» **Set problem A**: Repeat the passage on August Söderman in full, word for word.

» **Source**:
— start —
(Johan) August Söderman (17 July 1832 in Stockholm – 10 February 1876 in Stockholm) has traditionally been seen as the pre-eminent Swedish composer of the Romantic generation, known especially for his lieder and choral works, based on folk material, and for his theatre music, such as the incidental music to Ludvig Josephson's Marsk Stigs döttrar ("Marshal Stig's Daughter"), 1866, or his Svenskt festspel ("Swedish Festival Music").

The son of a musical father and a pupil of the Royal Swedish Academy in Stockholm, he studied piano, but mastered the oboe and violin as well.  In 1856–57 he studied counterpoint at the Leipzig Conservatory with Ernst Richter; there, in a musical culture that bore the imprint of Mendelssohn, he became familiar with the music of Robert Schumann and also with that of Richard Wagner. On his return to Stockholm he worked as a theatre conductor, and at the Royal Swedish Opera as choirmaster and eventually assistant conductor.

He wrote several operettas (The Devil’s First Try, 1856) and incidental music for about 80 plays, such as a Swedish translation of Schiller's Die Jungfrau von Orleans ("The Maid of Orleans"). His influence can be detected in the music of later Swedish Romantic composers, Hugo Alfvén and Wilhelm Peterson-Berger.
— end —
» **Task material**:
— start —
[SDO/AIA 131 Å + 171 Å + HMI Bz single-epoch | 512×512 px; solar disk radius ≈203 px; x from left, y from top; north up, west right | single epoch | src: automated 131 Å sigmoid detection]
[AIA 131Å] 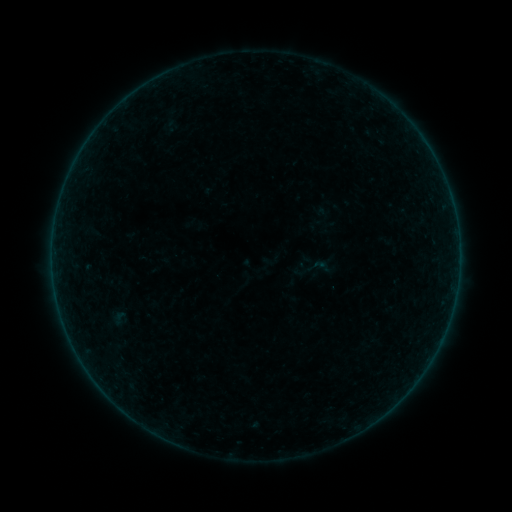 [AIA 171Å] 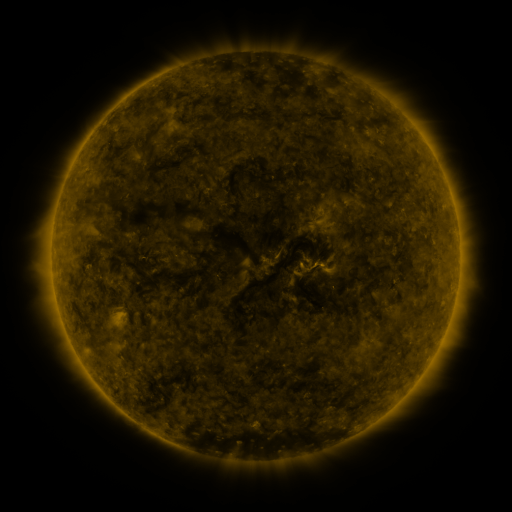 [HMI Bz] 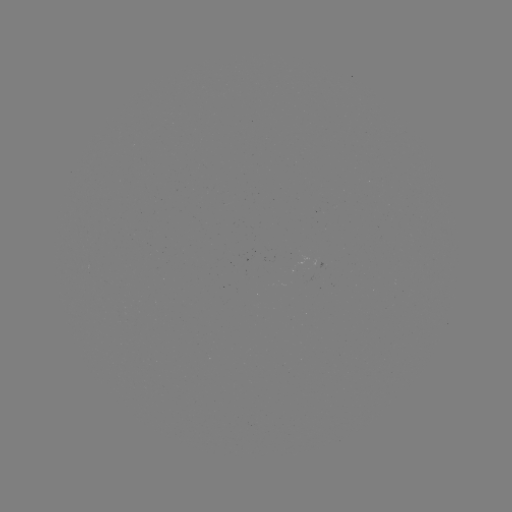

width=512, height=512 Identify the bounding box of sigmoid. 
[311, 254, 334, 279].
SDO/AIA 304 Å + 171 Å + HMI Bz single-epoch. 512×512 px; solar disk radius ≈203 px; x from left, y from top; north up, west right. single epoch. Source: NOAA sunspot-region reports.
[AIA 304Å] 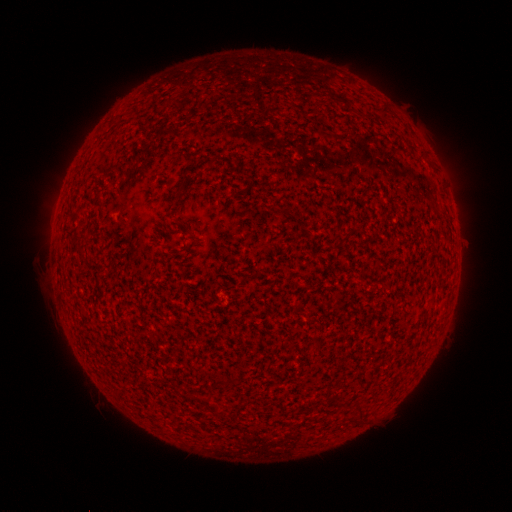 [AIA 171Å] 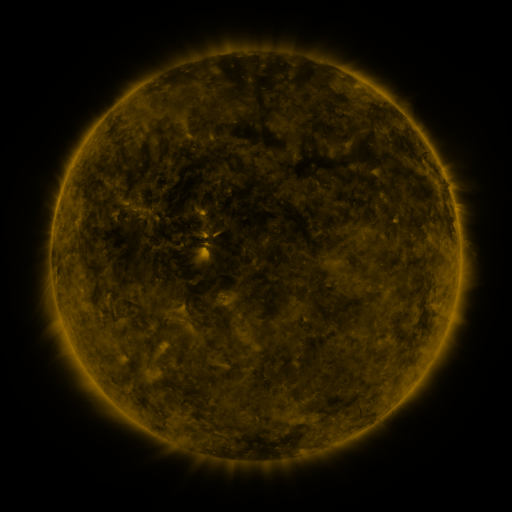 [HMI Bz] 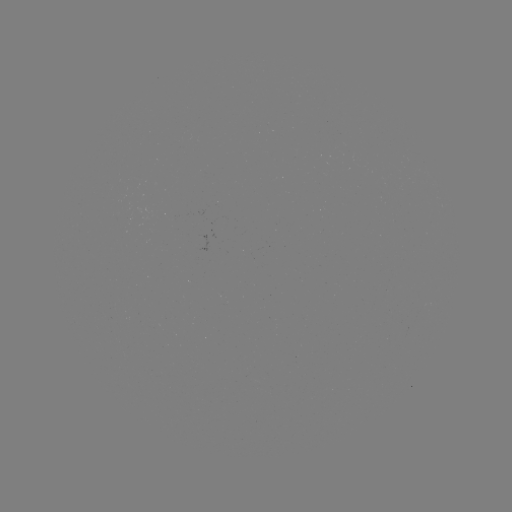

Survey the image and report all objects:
— end —
» **Set problem B**: Pull out every line in the listing that contains the word "epoch", matching its case.

» **Answer A**:
(Johan) August Söderman (17 July 1832 in Stockholm – 10 February 1876 in Stockholm) has traditionally been seen as the pre-eminent Swedish composer of the Romantic generation, known especially for his lieder and choral works, based on folk material, and for his theatre music, such as the incidental music to Ludvig Josephson's Marsk Stigs döttrar ("Marshal Stig's Daughter"), 1866, or his Svenskt festspel ("Swedish Festival Music").

The son of a musical father and a pupil of the Royal Swedish Academy in Stockholm, he studied piano, but mastered the oboe and violin as well.  In 1856–57 he studied counterpoint at the Leipzig Conservatory with Ernst Richter; there, in a musical culture that bore the imprint of Mendelssohn, he became familiar with the music of Robert Schumann and also with that of Richard Wagner. On his return to Stockholm he worked as a theatre conductor, and at the Royal Swedish Opera as choirmaster and eventually assistant conductor.

He wrote several operettas (The Devil’s First Try, 1856) and incidental music for about 80 plays, such as a Swedish translation of Schiller's Die Jungfrau von Orleans ("The Maid of Orleans"). His influence can be detected in the music of later Swedish Romantic composers, Hugo Alfvén and Wilhelm Peterson-Berger.

» **Answer B**:
[SDO/AIA 131 Å + 171 Å + HMI Bz single-epoch | 512×512 px; solar disk radius ≈203 px; x from left, y from top; north up, west right | single epoch | src: automated 131 Å sigmoid detection]
SDO/AIA 304 Å + 171 Å + HMI Bz single-epoch. 512×512 px; solar disk radius ≈203 px; x from left, y from top; north up, west right. single epoch. Source: NOAA sunspot-region reports.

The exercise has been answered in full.